*Challenge 1*. In the court opinion, the pickup's box is described as about four feet deep, though such a box would ordinarily be only two feet deep. Explain in one to three sentences why it was deeper.
*Challenge 2*. Report how many lines of the rows contain the string "ridge". Give only the number, and treat uppercase and lowercase as different.

*Document section*.
• • • • • • •

For the respondents there was a brief by Charles K. Wildermuth of Berlin, and oral argument by William E. Crane of Oshkosh.
CURRIE, C. J.
The sole issue on this appeal is whether there is any credible evidence in the record to sustain the jury's finding that Augun and Yedinak were causally negligent in the manner in which the unloading operations were carried on.
If there is any credible evidence which, under any reasonable view fairly admits of an inference that supports the jury's finding, neither the trial court nor an appellate court has any authority to change the jury's answer or findings.[1]
Resolving the issue presented necessitates a review of the evidence.
After the salvage material on Lehman's truck had been weighed at "Stobbe's Mill" he returned to the salvage yard whereupon Yedinak, who was busy with another truck and did not participate in the subsequent unloading of Lehman's truck, directed him to back to a specified area *99 in the yard where the salvage was to be unloaded. At the designated area the truck was facing generally in a southwesterly direction.
The Dodge pickup truck had a box seven feet long and approximately four feet deep. Ordinarily the box would be only two feet deep. Sideboards which were affixed to the box accounted for the additional two feet of depth. On the day in question the truck was loaded with iron "pretty much level with the side boards but sloping down a bit" towards the rear. The larger pieces of iron, some of which were shafts five and one half to six feet long, were located toward the front of the truck box intermixed with smaller pieces of angle iron. At the rear of the box were two or three barrels containing still smaller "pieces of iron, like 1 pound or 2 pounds apiece, bolts and nuts, and other junk."
Immediately after Lehman backed to the point where the iron was to be unloaded Augun stepped up on the running board of the truck just in front of the right rear wheel and started unloading metal from that position by throwing it generally over his left shoulder. As Augun stood at that position he was facing south and conversing with Mrs. Lehman who was standing on the opposite or south side of the truck. Lehman went to the rear of the truck, lowered the tail gate and got up on the truck positioning himself a couple of feet toward the front of the box on the south side facing north and a little to the east of Augun. While at that position and before unloading anything he was hit on the left side of his face and nose by a piece of angle iron. On direct examination Lehman testified he did not know where the metal came from that hit him. Mrs. Lehman on direct examination testified as follows:
"Q. Now, immediately before your husband was injured, I want you to tell the Jury what you saw as best you recall? A. Mr. Augun was unloading and then my husband was getting on the truck, just on the truck, *100 didn't hold a piece of ironall of a sudden a piece of iron Mr. Augun had in his hand hit my husband side of the face.

• • • • • • •

[Visual spatial reasoning rows]
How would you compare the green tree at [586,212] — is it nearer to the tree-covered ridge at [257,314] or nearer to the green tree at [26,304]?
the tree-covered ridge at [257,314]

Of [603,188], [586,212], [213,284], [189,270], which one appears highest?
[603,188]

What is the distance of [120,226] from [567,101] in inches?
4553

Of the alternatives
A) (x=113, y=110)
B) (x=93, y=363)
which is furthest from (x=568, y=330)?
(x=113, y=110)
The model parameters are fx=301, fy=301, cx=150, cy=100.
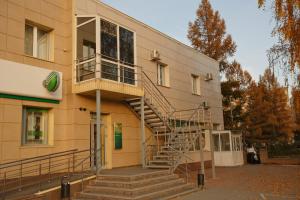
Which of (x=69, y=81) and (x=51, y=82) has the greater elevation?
(x=69, y=81)

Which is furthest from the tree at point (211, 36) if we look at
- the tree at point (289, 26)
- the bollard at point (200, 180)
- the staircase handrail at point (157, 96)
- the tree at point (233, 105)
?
the tree at point (289, 26)

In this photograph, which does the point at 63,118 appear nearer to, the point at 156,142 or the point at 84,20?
the point at 84,20

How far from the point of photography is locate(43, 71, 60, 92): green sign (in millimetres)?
10864

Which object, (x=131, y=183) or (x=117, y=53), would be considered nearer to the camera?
(x=131, y=183)

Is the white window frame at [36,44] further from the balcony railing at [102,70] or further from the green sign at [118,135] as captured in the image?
the green sign at [118,135]

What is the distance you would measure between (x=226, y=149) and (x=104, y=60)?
43.5 ft

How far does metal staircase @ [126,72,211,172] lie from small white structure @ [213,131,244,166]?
521 centimetres

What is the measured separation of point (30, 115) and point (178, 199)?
5.88 metres

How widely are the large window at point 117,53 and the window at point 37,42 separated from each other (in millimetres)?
2169

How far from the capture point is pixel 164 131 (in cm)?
1477

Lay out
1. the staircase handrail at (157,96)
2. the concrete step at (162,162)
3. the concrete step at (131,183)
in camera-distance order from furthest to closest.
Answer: the staircase handrail at (157,96), the concrete step at (162,162), the concrete step at (131,183)

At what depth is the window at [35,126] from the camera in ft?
34.1

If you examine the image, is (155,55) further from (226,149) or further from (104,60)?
(226,149)

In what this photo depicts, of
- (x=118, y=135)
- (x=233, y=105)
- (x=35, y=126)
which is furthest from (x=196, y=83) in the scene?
(x=233, y=105)
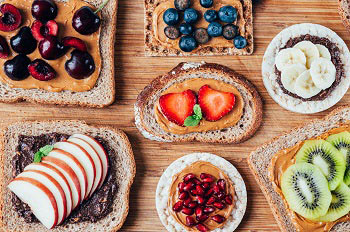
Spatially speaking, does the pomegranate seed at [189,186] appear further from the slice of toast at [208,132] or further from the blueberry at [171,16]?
the blueberry at [171,16]


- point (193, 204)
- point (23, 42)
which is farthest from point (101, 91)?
point (193, 204)

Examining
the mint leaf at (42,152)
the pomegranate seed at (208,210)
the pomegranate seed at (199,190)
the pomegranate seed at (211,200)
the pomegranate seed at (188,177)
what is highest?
the mint leaf at (42,152)

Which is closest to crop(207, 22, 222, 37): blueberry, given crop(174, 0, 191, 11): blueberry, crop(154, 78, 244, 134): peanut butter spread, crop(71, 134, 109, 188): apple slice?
crop(174, 0, 191, 11): blueberry

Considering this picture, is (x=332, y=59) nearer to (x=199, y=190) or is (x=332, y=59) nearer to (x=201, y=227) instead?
(x=199, y=190)

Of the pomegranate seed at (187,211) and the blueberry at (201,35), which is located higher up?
the blueberry at (201,35)

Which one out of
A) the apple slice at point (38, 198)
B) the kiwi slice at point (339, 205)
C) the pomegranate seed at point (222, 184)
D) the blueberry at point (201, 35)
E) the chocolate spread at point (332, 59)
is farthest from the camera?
the chocolate spread at point (332, 59)

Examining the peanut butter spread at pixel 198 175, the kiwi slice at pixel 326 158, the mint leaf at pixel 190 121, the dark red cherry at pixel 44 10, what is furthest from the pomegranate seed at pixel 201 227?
the dark red cherry at pixel 44 10
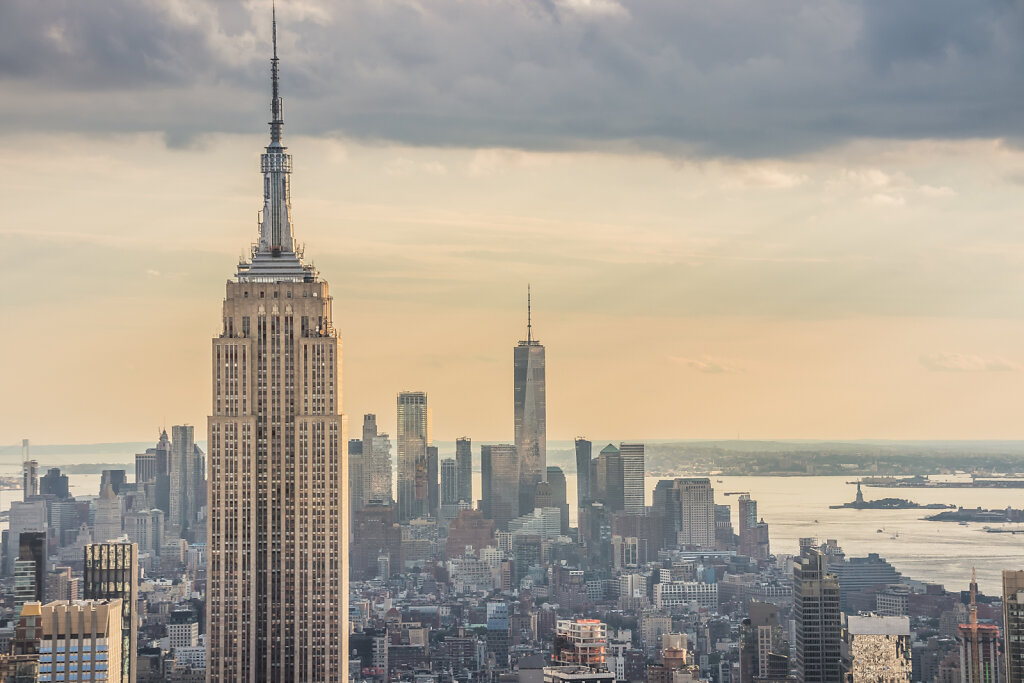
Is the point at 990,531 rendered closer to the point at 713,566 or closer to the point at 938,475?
the point at 938,475

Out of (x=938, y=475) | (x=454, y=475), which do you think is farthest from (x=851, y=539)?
(x=454, y=475)

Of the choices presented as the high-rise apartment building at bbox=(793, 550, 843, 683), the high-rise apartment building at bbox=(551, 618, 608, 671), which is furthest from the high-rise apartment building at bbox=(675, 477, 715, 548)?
the high-rise apartment building at bbox=(551, 618, 608, 671)

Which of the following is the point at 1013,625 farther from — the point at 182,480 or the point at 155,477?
the point at 155,477

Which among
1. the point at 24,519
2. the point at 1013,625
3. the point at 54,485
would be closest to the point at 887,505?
the point at 1013,625

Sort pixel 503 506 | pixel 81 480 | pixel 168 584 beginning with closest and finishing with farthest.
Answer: pixel 168 584
pixel 81 480
pixel 503 506

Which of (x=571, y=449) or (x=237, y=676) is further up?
(x=571, y=449)

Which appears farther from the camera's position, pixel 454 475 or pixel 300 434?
pixel 454 475

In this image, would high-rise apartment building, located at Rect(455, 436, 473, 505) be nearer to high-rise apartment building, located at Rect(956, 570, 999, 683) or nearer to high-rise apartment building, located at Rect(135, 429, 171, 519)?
high-rise apartment building, located at Rect(135, 429, 171, 519)
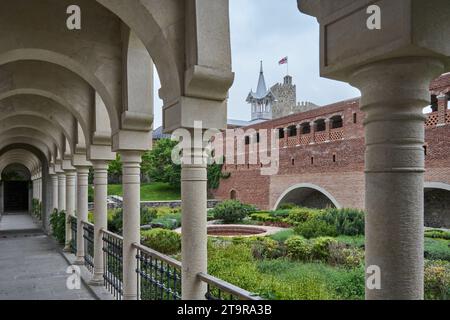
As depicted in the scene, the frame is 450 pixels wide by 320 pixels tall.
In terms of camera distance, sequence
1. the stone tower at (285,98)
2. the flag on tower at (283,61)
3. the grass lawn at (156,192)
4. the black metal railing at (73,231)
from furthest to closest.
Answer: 1. the stone tower at (285,98)
2. the flag on tower at (283,61)
3. the grass lawn at (156,192)
4. the black metal railing at (73,231)

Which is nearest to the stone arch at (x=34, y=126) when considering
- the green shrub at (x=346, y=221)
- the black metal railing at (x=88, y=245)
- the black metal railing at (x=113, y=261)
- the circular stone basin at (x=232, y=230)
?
the black metal railing at (x=88, y=245)

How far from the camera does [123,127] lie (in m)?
5.04

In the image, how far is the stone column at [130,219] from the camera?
16.3 feet

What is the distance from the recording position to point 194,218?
334cm

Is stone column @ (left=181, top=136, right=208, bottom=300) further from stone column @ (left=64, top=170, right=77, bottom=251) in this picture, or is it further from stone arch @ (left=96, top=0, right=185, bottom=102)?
stone column @ (left=64, top=170, right=77, bottom=251)

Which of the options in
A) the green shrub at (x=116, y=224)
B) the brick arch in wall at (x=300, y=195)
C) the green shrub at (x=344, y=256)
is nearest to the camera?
the green shrub at (x=344, y=256)

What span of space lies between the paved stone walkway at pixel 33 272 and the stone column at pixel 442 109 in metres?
16.5

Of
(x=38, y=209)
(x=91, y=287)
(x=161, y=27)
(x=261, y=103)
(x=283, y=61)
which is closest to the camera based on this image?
(x=161, y=27)

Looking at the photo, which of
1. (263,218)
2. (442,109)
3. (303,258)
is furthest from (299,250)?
(442,109)

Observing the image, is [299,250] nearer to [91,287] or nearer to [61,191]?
[91,287]

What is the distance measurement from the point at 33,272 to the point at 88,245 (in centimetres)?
116

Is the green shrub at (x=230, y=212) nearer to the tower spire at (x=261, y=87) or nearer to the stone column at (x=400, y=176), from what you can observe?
the stone column at (x=400, y=176)

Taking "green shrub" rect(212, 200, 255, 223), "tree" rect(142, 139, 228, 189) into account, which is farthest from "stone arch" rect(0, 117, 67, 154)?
"tree" rect(142, 139, 228, 189)
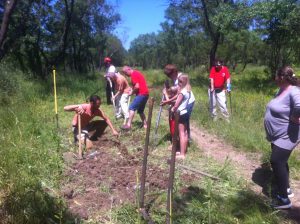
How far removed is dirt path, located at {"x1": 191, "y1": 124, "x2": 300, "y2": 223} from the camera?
5.63m

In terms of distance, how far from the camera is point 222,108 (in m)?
10.2

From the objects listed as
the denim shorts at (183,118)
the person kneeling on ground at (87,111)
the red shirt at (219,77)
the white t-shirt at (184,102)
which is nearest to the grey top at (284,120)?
the white t-shirt at (184,102)

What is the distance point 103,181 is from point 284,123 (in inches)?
105

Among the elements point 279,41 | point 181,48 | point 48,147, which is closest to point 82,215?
point 48,147

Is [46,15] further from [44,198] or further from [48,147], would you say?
[44,198]

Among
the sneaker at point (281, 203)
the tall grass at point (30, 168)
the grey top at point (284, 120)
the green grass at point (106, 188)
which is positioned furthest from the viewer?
the sneaker at point (281, 203)

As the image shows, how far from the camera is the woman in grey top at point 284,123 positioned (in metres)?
4.69

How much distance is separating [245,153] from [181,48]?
48.3 meters

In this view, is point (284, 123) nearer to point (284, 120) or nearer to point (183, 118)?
point (284, 120)

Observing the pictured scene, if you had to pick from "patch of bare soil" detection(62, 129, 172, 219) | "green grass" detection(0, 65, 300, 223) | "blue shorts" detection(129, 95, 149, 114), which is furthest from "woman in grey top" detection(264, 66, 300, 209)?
"blue shorts" detection(129, 95, 149, 114)

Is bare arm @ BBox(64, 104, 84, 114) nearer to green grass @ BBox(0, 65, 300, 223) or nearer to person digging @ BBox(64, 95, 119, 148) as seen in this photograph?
person digging @ BBox(64, 95, 119, 148)

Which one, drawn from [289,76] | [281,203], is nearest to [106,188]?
[281,203]

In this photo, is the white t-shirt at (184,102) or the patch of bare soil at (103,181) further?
the white t-shirt at (184,102)

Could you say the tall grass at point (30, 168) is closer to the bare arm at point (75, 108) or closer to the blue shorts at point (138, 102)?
the bare arm at point (75, 108)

• • • • • • •

*Complete output 1*. Sideboards had been attached to the box, and they added the extra two feet of depth. That brought the box from its ordinary two feet to about four feet.

*Complete output 2*. 2